[Dataset entries]
##############################

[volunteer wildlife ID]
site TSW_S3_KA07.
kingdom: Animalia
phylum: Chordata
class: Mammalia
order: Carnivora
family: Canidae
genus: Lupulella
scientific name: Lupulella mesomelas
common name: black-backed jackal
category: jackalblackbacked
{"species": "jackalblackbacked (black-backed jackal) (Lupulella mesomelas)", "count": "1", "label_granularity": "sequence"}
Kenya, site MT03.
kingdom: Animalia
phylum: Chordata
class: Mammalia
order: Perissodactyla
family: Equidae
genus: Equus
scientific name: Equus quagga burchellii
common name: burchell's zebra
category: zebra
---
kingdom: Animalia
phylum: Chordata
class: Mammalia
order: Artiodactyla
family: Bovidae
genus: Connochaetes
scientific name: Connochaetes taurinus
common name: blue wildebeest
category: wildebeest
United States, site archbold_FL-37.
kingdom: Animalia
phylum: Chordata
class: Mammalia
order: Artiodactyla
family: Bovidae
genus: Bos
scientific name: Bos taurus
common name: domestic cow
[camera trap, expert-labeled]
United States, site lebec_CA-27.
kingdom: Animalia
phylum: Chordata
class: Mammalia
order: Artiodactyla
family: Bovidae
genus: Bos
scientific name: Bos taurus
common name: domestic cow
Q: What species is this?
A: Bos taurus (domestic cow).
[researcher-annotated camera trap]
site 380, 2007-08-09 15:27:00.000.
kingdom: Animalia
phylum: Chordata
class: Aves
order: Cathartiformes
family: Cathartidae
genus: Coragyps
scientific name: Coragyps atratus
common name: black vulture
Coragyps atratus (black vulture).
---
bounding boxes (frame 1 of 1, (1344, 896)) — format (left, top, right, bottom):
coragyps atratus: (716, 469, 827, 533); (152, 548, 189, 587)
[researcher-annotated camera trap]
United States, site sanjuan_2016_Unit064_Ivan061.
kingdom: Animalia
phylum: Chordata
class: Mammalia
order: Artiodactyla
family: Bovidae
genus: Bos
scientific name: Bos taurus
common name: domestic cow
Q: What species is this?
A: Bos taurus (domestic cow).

##############################

What the task asks: All lines above that hold the string "mesomelas" should be copied.

Problem solution:
scientific name: Lupulella mesomelas
{"species": "jackalblackbacked (black-backed jackal) (Lupulella mesomelas)", "count": "1", "label_granularity": "sequence"}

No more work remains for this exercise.